What is expected: Write out every one of the following records word for word, with nothing changed.

--- Listed entries ---

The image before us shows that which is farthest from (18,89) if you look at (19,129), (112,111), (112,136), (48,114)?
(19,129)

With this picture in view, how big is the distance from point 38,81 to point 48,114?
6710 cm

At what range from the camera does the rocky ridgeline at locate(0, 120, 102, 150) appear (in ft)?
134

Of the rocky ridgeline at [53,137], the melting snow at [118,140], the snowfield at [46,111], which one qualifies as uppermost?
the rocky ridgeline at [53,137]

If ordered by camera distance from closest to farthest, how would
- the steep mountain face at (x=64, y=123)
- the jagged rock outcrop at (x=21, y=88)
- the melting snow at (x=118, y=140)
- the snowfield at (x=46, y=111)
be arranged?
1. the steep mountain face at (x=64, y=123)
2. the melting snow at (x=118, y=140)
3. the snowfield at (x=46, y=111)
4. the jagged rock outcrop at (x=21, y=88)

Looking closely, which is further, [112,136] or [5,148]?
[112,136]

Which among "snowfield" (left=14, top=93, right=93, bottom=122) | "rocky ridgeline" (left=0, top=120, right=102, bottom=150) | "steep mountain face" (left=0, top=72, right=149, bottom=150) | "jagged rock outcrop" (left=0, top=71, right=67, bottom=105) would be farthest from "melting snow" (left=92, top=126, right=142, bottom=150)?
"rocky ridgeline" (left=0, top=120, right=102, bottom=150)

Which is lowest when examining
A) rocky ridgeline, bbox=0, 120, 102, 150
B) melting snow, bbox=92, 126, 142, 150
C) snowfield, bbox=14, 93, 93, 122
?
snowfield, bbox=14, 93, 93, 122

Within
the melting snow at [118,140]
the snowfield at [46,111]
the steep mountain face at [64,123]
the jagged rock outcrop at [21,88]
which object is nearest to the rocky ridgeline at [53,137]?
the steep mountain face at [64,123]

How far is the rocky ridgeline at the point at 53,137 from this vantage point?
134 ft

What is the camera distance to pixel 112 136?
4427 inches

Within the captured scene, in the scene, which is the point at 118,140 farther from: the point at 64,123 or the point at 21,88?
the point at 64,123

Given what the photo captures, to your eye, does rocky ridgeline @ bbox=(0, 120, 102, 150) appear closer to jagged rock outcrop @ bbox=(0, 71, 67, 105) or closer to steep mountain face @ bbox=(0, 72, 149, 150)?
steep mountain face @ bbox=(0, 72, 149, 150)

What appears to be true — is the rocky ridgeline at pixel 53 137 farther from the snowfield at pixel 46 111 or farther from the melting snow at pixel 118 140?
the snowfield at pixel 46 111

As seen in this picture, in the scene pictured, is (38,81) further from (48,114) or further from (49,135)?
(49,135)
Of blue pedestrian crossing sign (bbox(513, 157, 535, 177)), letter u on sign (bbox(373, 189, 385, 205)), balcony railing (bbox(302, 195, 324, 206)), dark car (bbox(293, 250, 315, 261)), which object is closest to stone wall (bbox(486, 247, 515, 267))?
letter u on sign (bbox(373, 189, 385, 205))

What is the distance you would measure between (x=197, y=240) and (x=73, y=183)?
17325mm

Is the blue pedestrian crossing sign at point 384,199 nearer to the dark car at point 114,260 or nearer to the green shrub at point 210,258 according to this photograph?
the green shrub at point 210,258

---

Correct result:
The image before us shows that which is farthest from (18,89) if you look at (19,129), (112,111), (112,136), (48,114)?
(19,129)

With this picture in view, how big is the distance from point 38,81 to point 48,114?
6710 cm

At what range from the camera does the rocky ridgeline at locate(0, 120, 102, 150) appear (in ft)?
134

Of the rocky ridgeline at [53,137], the melting snow at [118,140], the snowfield at [46,111], which one qualifies as uppermost?
the rocky ridgeline at [53,137]

If ordered by camera distance from closest to farthest, how would
- the steep mountain face at (x=64, y=123)
- the jagged rock outcrop at (x=21, y=88)
- the melting snow at (x=118, y=140)
- the snowfield at (x=46, y=111)
be arranged?
1. the steep mountain face at (x=64, y=123)
2. the melting snow at (x=118, y=140)
3. the snowfield at (x=46, y=111)
4. the jagged rock outcrop at (x=21, y=88)

Looking closely, which is further, [112,136] or [5,148]?
[112,136]

Which among "snowfield" (left=14, top=93, right=93, bottom=122) | "rocky ridgeline" (left=0, top=120, right=102, bottom=150) | "steep mountain face" (left=0, top=72, right=149, bottom=150) | "jagged rock outcrop" (left=0, top=71, right=67, bottom=105) would be farthest from "melting snow" (left=92, top=126, right=142, bottom=150)?
"rocky ridgeline" (left=0, top=120, right=102, bottom=150)

Which is lowest when examining
A) rocky ridgeline, bbox=0, 120, 102, 150
B) melting snow, bbox=92, 126, 142, 150
C) snowfield, bbox=14, 93, 93, 122
?
snowfield, bbox=14, 93, 93, 122

Within
the melting snow at [118,140]
the snowfield at [46,111]
the steep mountain face at [64,123]
the jagged rock outcrop at [21,88]
which object is nearest to the rocky ridgeline at [53,137]?
the steep mountain face at [64,123]

How far is the rocky ridgeline at the point at 53,137 from this vantage point?
134 ft

What is the camera distance to pixel 112 136?
4427 inches

Within the captured scene, in the scene, which is the point at 118,140 farther from: the point at 64,123 or the point at 21,88?
the point at 64,123

Given what the photo captures, to your eye, does rocky ridgeline @ bbox=(0, 120, 102, 150) appear closer to jagged rock outcrop @ bbox=(0, 71, 67, 105) or closer to steep mountain face @ bbox=(0, 72, 149, 150)?
steep mountain face @ bbox=(0, 72, 149, 150)

What appears to be true — is the rocky ridgeline at pixel 53 137 farther from the snowfield at pixel 46 111 or farther from the melting snow at pixel 118 140?
the snowfield at pixel 46 111

As seen in this picture, in the scene pictured, is (38,81) further from (48,114) or further from (49,135)?
(49,135)
Of blue pedestrian crossing sign (bbox(513, 157, 535, 177)), letter u on sign (bbox(373, 189, 385, 205)), balcony railing (bbox(302, 195, 324, 206)), dark car (bbox(293, 250, 315, 261)), which object is closest to stone wall (bbox(486, 247, 515, 267))?
letter u on sign (bbox(373, 189, 385, 205))

What is the distance you would measure between (x=197, y=240) and (x=73, y=183)?
17325mm

Is the blue pedestrian crossing sign at point 384,199 nearer to the dark car at point 114,260 or nearer to the green shrub at point 210,258 according to this photograph?
the green shrub at point 210,258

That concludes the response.